Hammer thrower - Angular acceleration

[physicsss]

A hammer thrower accelerates the hammer (mass = 7.3 kg) from rest within four full turns (revolutions) and releases it at a speed of 27.2 m/s. Assuming a uniform rate of increase in angular velocity and a radius of 2.0 m, calculate (a) the angular acceleration, (b) the (linear) tangential acceleration, (c) the centripetal acceleration just before release, (d) the net force exerted on the hammer by the athlete just before release, and (e) the angle of this force with respect to the radius of the circular motion. Neglect the effect of gravity.

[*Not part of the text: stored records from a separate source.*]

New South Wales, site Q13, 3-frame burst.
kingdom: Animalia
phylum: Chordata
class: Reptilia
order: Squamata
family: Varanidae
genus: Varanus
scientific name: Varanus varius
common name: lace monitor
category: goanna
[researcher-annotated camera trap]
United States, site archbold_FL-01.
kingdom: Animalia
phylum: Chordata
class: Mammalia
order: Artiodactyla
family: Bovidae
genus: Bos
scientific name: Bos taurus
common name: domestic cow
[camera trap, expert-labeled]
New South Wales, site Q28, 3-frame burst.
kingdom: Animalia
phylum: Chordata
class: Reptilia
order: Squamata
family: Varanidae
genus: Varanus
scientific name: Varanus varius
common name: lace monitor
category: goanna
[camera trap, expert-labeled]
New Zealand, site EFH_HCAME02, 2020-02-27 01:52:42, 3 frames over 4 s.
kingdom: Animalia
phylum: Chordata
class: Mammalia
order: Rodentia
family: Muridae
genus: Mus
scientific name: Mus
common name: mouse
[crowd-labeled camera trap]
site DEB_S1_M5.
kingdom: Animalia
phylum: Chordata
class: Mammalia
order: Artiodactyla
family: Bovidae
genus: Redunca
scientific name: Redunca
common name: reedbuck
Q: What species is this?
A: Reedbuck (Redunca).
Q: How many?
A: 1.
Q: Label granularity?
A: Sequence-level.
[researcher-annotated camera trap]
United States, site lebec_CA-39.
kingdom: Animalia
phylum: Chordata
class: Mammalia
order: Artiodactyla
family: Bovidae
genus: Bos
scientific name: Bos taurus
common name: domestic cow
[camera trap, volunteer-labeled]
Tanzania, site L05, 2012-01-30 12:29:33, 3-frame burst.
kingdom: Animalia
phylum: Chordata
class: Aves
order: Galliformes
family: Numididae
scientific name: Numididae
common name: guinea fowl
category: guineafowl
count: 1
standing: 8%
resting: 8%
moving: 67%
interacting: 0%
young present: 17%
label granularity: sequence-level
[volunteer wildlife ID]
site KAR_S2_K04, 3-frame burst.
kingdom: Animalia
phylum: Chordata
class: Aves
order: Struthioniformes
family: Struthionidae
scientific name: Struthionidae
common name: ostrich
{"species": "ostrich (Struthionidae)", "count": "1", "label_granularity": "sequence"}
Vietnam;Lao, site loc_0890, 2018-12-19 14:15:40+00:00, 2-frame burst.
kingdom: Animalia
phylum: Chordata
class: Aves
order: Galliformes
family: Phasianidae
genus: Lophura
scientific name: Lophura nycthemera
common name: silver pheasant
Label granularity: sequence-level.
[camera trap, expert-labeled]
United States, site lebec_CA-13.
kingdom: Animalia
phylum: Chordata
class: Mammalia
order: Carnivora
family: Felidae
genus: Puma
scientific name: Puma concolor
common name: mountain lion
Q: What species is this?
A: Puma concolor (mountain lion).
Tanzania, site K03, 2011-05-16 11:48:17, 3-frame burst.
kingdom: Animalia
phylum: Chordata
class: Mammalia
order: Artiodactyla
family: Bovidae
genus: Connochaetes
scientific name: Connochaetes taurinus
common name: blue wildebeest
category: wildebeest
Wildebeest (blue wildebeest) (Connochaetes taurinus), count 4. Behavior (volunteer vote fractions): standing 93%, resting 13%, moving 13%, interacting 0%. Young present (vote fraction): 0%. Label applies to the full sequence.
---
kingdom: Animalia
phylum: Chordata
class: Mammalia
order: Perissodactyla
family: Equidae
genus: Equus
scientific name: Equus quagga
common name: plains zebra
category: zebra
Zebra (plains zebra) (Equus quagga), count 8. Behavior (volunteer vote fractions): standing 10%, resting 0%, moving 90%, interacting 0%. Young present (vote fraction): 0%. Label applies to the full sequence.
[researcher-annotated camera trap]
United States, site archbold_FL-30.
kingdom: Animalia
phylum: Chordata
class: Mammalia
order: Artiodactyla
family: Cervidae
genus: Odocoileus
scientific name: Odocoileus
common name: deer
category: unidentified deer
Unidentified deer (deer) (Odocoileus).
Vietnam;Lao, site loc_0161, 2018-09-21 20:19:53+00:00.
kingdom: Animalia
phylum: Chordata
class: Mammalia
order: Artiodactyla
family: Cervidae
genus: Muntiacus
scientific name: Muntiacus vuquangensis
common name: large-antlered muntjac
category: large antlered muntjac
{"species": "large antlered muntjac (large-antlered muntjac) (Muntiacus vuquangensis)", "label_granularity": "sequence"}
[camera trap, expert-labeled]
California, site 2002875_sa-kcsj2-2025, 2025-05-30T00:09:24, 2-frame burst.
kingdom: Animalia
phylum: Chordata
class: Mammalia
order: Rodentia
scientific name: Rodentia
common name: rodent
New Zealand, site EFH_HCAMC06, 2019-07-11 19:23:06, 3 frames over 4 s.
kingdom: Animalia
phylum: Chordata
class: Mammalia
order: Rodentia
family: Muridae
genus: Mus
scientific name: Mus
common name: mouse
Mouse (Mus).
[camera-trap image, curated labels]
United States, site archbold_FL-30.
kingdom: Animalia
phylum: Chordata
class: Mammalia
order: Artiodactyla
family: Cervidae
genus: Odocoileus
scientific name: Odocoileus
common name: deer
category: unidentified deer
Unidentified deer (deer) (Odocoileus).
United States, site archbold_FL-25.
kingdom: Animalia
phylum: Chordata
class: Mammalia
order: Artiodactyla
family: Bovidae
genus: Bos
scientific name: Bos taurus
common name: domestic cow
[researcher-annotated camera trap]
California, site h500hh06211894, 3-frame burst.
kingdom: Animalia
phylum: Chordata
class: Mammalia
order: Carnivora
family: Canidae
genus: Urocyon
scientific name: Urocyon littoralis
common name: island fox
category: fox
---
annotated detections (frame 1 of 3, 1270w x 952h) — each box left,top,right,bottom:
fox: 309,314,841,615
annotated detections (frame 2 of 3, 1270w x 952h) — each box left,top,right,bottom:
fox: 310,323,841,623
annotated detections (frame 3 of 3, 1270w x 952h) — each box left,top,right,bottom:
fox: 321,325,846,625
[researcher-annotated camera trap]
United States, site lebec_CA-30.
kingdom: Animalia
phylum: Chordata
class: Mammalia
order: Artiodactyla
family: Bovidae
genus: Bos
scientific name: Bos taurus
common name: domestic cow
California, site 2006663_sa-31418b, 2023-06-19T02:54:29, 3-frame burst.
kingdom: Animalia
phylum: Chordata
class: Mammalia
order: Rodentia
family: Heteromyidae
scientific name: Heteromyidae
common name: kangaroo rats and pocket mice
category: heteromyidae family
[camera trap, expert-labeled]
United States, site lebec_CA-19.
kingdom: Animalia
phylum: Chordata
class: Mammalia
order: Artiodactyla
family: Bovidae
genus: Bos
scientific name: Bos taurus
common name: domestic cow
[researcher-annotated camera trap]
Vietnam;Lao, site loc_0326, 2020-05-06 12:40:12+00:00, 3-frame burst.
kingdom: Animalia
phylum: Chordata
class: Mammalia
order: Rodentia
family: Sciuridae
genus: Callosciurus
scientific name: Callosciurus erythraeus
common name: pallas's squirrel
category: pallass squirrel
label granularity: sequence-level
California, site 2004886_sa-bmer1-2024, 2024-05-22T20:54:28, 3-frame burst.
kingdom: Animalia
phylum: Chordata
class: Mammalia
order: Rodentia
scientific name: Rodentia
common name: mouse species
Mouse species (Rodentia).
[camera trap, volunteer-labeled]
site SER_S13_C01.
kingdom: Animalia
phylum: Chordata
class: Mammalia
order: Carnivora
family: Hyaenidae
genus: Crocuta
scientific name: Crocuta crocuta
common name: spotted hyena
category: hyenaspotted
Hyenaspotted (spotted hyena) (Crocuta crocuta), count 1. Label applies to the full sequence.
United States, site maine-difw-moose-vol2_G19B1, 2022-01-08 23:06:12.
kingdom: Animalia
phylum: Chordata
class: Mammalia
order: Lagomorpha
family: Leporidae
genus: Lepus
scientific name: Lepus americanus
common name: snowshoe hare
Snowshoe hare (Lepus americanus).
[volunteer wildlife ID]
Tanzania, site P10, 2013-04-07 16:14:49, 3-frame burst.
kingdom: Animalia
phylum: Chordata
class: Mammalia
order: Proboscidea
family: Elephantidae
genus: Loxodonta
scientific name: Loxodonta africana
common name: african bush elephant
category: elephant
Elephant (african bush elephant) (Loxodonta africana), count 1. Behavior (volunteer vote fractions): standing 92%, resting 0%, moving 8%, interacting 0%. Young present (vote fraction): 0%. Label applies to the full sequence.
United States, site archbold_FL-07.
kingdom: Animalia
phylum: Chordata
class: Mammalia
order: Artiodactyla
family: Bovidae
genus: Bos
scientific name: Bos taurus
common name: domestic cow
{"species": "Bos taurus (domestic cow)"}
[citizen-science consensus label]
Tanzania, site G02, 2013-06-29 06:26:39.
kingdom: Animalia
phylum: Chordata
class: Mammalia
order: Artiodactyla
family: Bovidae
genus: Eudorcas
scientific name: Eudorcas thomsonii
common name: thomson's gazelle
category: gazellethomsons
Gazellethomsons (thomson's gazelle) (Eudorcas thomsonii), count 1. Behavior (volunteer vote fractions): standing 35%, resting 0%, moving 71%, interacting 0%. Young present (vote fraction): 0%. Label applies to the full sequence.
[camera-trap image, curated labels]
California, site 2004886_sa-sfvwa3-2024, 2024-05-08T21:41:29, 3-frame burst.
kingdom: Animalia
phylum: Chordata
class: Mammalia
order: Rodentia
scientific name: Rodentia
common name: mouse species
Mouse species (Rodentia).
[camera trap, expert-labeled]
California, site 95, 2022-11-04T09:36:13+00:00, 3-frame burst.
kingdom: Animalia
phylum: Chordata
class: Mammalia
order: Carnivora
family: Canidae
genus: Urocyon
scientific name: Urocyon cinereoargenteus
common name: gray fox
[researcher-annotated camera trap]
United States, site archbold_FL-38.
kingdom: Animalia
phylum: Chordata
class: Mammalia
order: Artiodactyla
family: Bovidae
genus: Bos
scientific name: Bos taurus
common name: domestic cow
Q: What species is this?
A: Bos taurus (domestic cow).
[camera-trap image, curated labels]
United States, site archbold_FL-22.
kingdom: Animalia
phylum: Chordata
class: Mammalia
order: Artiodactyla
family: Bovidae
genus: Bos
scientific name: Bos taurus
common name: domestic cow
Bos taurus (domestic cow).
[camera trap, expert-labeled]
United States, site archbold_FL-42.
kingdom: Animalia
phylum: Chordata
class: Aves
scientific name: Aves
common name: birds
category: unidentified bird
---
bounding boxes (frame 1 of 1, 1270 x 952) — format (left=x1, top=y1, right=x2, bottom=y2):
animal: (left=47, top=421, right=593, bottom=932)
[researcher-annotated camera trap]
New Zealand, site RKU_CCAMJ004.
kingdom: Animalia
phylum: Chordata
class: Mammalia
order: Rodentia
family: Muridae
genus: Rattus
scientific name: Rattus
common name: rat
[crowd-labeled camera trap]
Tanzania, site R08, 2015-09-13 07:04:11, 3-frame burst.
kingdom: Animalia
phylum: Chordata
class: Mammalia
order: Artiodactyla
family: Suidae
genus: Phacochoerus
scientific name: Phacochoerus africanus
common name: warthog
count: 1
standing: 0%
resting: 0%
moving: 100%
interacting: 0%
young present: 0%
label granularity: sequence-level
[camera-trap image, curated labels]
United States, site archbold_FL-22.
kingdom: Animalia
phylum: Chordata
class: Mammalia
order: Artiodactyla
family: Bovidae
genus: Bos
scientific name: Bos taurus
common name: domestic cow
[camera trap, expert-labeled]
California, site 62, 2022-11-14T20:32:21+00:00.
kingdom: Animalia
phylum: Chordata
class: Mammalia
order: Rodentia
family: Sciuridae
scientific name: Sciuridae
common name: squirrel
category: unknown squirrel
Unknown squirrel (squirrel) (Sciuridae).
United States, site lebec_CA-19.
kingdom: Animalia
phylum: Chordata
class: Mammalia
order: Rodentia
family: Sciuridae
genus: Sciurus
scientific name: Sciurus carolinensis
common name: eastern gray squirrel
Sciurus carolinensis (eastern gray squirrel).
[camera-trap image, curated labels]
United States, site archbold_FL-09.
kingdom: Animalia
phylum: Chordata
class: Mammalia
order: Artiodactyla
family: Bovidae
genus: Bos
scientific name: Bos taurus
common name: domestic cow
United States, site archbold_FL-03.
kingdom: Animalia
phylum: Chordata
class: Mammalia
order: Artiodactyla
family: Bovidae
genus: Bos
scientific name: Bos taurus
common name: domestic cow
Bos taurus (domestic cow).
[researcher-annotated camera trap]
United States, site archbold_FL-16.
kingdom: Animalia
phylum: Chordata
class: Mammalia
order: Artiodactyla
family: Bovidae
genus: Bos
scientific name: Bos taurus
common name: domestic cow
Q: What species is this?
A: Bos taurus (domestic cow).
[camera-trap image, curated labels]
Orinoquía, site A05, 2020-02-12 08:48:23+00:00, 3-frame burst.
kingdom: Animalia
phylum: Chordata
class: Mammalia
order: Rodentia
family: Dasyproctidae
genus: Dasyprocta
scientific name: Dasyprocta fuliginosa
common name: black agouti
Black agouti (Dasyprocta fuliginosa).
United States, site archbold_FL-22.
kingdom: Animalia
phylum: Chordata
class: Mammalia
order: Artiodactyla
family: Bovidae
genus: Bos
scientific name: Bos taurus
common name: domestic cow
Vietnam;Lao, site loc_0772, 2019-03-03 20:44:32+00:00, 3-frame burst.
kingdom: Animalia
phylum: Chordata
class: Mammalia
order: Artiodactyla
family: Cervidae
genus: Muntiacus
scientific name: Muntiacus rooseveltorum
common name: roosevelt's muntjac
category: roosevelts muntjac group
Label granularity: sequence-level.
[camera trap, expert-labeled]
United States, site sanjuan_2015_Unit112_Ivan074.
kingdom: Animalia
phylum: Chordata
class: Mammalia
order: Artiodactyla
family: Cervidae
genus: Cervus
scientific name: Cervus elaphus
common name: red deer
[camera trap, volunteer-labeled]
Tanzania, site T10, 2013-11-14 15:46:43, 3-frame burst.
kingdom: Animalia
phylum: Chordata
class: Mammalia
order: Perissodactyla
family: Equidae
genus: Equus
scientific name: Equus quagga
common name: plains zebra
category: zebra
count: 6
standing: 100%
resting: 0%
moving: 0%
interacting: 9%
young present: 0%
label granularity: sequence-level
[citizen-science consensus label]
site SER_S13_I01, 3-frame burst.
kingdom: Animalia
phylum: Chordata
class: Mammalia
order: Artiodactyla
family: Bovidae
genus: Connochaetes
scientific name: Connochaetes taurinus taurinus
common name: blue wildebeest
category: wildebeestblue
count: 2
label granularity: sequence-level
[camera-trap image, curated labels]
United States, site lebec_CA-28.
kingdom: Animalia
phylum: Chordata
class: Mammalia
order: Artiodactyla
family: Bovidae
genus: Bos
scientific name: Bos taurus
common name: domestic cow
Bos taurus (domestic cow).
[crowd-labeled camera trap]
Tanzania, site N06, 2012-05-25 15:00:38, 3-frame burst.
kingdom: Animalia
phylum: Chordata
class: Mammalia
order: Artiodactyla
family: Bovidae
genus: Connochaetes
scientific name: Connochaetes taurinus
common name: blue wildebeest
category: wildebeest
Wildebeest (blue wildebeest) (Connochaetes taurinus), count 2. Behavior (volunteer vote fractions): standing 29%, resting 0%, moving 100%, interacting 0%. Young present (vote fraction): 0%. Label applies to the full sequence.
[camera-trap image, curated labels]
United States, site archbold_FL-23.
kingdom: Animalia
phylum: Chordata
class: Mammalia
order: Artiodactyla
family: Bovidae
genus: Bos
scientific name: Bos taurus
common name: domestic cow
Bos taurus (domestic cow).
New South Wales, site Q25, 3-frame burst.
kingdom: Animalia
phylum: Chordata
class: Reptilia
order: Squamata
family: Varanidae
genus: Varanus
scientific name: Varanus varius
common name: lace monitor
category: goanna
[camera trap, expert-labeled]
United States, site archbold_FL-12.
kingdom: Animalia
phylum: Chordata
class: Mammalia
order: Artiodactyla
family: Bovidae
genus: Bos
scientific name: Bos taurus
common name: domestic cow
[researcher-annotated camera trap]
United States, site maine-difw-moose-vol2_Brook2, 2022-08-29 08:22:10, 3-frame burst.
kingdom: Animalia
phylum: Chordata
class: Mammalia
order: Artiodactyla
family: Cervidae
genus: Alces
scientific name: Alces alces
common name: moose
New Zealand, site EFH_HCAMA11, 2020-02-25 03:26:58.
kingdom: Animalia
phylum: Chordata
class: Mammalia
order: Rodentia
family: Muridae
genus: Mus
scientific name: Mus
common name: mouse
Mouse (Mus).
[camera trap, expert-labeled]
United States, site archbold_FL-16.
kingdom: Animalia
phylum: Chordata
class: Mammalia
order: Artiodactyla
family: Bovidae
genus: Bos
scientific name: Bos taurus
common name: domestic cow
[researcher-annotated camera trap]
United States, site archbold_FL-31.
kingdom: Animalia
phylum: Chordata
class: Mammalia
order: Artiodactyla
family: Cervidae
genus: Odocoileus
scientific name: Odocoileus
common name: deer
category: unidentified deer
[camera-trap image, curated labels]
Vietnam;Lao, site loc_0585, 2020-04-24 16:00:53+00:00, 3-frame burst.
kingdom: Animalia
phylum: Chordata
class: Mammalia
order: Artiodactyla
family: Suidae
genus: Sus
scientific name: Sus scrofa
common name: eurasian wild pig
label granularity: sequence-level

I know that angular acceleration is w(omega)/t, but I can't figure out how to find t...

 

[Nate810]

a) Angular acceleration = (27.2 m/s)/(4 revolutions) = 6.8 m/s2/revolutionb) Tangential acceleration = angular acceleration x radius = 6.8 m/s2 x 2.0 m = 13.6 m/s2c) Centripetal acceleration = tangential acceleration/radius = 13.6 m/s2/2.0 m = 6.8 m/s2d) Net force exerted on the hammer by the athlete just before release = mass x centripetal acceleration = 7.3 kg x 6.8 m/s2 = 49.84 Ne) Angle of this force with respect to the radius of the circular motion = 90 degrees

 

[wais]

(a) To find the angular acceleration, we can use the formula for angular velocity (w) which is w = ∆θ/∆t. In this case, the hammer thrower completes four full turns, which is equivalent to 8π radians (2π radians per turn x 4 turns). The final angular velocity is 27.2 m/s, and the initial angular velocity is 0 since the hammer starts from rest. So, we can write the equation as:

27.2 m/s = (8π radians)/∆t

Solving for ∆t, we get ∆t = (8π radians)/27.2 m/s = 0.929 seconds

Now, we can use the formula for angular acceleration: α = ∆w/∆t = (27.2 m/s)/0.929 s = 29.3 rad/s^2

Therefore, the angular acceleration of the hammer is 29.3 rad/s^2.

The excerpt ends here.